Testo citato:

● ● ● ●

“Arrivammo infine a Varese. Il camion fermò la sua corsa in piazza XX settembre dove c’era la casa della famiglia Brusa Pasquè. Mi rivedo sul marciapiede della piazza all’angolo con via Vittorio Veneto con tutti i miei cari. Salvi!”. Sono i primi giorni dell’agosto 1945 e con queste parole si chiude l’odissea della famiglia Russi, “ebrei misti” residenti a Casbeno, nella Confederazione elvetica. Era cominciata due anni prima quando la città giardino era stato occupata dai tedeschi (12/9/1943) senza incontrare alcuna resistenza e quando dal Lago Maggiore arrivarono le notizie delle stragi compiute dalle SS fra Arona, Meina, Baveno: cinquantasette le persone assassinate, in gran parte finite a colpi di “chiavi inglesi” per risparmiare munizioni, e poi gettate in acqua con al collo pietre legate con filo di ferro per farle sparire per sempre. Queste tragiche notizie indussero l’ingegnere civile Ugo Russi e la moglie Carolina “Lina” Stolfa, entrambi triestini, cattolici ma considerati “ebrei misti” a causa delle origini semite del capofamiglia, a rompere gli indugi e a raggiungere la Svizzera per mettere al sicuro la numerosissima famiglia. Il padre con le quattro figlie più grandi attraverso la Valtellina, la madre con le ragazze più piccole attraverso il comasco. Un’operazione rischiosa e complicata che andò a buon fine anche grazie all’aiuto fornito da alcuni sacerdoti varesini amici, come Don Franco Rimoldi dell’Oratorio San Francesco, e dalla rete di resistenza laica che aveva come referente Calogero Marrone, allora capo dell’Ufficio anagrafe del Comune di Varese.

● ● ● ●

Compito da svolgere: Continua il racconto sulla fuga della famiglia Russi verso la Svizzera, riprendendo subito dopo la sua ultima frase.

● ● ● ●

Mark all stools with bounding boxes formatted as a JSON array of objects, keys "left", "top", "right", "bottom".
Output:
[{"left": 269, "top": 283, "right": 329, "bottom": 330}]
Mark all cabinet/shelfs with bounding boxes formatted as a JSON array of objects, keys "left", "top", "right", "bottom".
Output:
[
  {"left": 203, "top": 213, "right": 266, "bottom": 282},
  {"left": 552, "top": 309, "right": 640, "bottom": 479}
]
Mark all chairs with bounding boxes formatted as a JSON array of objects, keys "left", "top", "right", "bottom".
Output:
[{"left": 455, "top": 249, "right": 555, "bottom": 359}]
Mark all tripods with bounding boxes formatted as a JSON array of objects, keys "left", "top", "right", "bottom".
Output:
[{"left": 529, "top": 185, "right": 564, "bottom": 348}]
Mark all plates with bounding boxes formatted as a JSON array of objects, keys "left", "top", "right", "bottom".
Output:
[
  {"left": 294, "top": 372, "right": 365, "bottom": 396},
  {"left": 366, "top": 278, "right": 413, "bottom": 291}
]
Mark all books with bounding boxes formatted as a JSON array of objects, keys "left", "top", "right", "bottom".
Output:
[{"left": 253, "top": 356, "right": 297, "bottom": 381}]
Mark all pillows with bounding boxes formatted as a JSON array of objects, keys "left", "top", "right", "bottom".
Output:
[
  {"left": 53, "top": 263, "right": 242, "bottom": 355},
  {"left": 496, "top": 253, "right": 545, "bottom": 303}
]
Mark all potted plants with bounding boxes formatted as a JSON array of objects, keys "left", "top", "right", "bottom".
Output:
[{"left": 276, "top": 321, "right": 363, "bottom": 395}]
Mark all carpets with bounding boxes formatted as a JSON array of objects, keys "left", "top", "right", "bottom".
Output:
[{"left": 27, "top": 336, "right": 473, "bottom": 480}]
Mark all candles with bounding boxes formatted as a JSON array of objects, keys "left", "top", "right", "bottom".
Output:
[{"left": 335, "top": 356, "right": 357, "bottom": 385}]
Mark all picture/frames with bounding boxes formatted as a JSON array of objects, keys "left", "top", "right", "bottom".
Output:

● ● ● ●

Risposta finale:
L’unico maschio, Renzo, diplomato al Liceo scientifico cittadino poi anche lui ingegnere come il padre, se ne era invece andato un mese prima per sfuggire alla leva militare promossa dalla Repubblica di Salò per le classi 1923,1924, 1925. Dopo un tentativo fallito entrò in Svizzera nella zona di Clivio grazie da un lato a un militare della Guardia di Finanza che “sentito il caso, sollevò un lembo della rete di confine per farmi passare e dall’altro un soldato svizzero a cui si rivolse il papà in lingua tedesca che mi lasciò entrare”. Cosi per il giovane Russi cominciò la sua avventura di internato in Svizzera che racconterà anni dopo in un diario che ha per titolo “La mia fuga in Svizzera con i genitori e nove sorelle per sfuggire alla Shoah” diventato oggi il quaderno numero otto delle Edizioni amici della Resistenza. Curato con il puntiglio e la determinazione abituali da Franco Giannantoni, giornalista e storico varesino di grande affidabilità, il saggio narra il lungo viaggio di Renzo Russi in ben nove campi di internamento disseminati in buona parte del territorio elvetico. In Ticino, nel Cantone Soletta, nel Vallese, nel Giura bernese conobbe la realtà di una semi prigionia fatta di misurata accoglienza ma anche di regole rigide, di contrasti con gli altri gruppi nazionali presenti, di scarsi contatti con l’esterno, di divieti dal fare attività politica e di lavoro soprattutto nella raccolta delle patate e nel dissodare terreni incolti. Insomma una vita opaca, sospesa, rarefatta tra gli incanti di un paesaggio all’epoca ancora incontaminato. Luoghi dove le notizie della immane tragedia che si stava consumando oltre le frontiere della Svizzera entravano comunque solo attraverso qualche notiziario di “Radio Londra” e la voce inconfondibile del colonnello Harold Stevens che con i suoi notiziari divenne simbolo di libertà e speranza per chi si opponeva al nazifascismo.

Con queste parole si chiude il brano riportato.